FDA is going easy on China. In the heparin case, it concluded its investigation without ever suggesting the source of the problem:

The Food and Drug Administration failed to pursue several ’specific and credible leads’ that might have identified culprits in China during the 2008 crisis involving contaminated imported heparin, according to a congressional investigation.

Meanwhile, following a “consultation” with the FDA, McNeil has been pressured into issuing a voluntary recall of over 40 medications affecting children. The recall sounds serious, but we have been told that there is no real danger to the public. As someone who has worked in manufacturing, I would have preferred details on just how far “out of spec” the products were.

FDA is playing politics. That’s my working hypothesis. After setting up offices in China — an unprecedented move — the agency learned only that additional scandals out of China are inevitable, and that the biggest quality failures are yet to come. And, unable to prevent disaster, FDA’s next best move was to build the case that, “America has problems, too.”

Stored data entries:
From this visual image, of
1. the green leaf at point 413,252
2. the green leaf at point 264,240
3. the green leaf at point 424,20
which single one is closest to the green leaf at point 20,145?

--

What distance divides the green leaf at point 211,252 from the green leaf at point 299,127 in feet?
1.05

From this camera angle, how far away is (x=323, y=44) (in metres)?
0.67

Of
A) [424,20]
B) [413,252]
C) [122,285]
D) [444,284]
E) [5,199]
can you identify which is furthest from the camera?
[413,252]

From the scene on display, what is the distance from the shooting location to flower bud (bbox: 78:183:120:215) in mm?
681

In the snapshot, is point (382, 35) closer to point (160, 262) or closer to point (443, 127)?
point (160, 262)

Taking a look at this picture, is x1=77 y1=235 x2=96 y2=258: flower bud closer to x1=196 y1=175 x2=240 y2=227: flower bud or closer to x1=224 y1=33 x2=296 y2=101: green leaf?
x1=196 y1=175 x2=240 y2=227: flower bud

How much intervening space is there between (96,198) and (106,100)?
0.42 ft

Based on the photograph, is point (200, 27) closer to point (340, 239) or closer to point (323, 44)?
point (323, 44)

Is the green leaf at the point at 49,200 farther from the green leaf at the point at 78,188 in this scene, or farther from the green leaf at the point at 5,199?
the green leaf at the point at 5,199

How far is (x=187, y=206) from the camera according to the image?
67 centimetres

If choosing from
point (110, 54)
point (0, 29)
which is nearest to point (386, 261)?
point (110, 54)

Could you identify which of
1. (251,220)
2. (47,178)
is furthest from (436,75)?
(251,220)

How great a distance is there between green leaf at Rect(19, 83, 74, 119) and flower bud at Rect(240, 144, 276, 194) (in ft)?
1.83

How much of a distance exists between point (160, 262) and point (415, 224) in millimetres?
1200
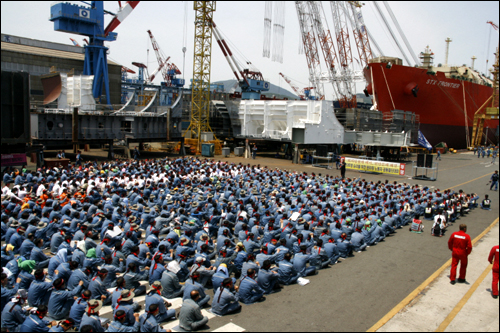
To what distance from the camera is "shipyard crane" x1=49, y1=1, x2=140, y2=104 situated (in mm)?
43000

*WHAT THIS EXERCISE ASKS*:
A. Answer these three questions from the FDA commentary:
(i) According to the congressional investigation, what did the Food and Drug Administration fail to pursue during the 2008 heparin crisis?
(ii) How many medications affecting children does the McNeil recall cover?
(iii) Which move by the agency does the commentary call unprecedented?
B. From the FDA commentary, extract the stretch from "The Food and" through "a congressional investigation.".
C. Write what comes next in the commentary on the FDA and China, picking up after its final sentence.

*ANSWERS TO THE EXERCISES*:
A.
(i) Several "specific and credible leads" that might have identified culprits in China.
(ii) Over 40 medications.
(iii) Setting up offices in China.

B.
The Food and Drug Administration failed to pursue several ’specific and credible leads’ that might have identified culprits in China during the 2008 crisis involving contaminated imported heparin, according to a congressional investigation.

C.
I don’t think issues at home will do anything to diminish the actual challenge out of China. The most insidious kinds of quality failures involve game-playing, and Chinese versions of quality failure are quite often not the same. Some may miss the difference between “process errors” and “willful shenanigans,” and the distinction must be put on the table when discussing quality issues. Even though the McNeil recall affects children — this is actually a theme with a lot of recalls of US-made products (e.g., cookie dough, peanut butter) — it is by no means like the heparin case, which involved elaborate counterfeiting and which led to many deaths.

I hope I’m wrong about politics playing a part in these cases involving FDA.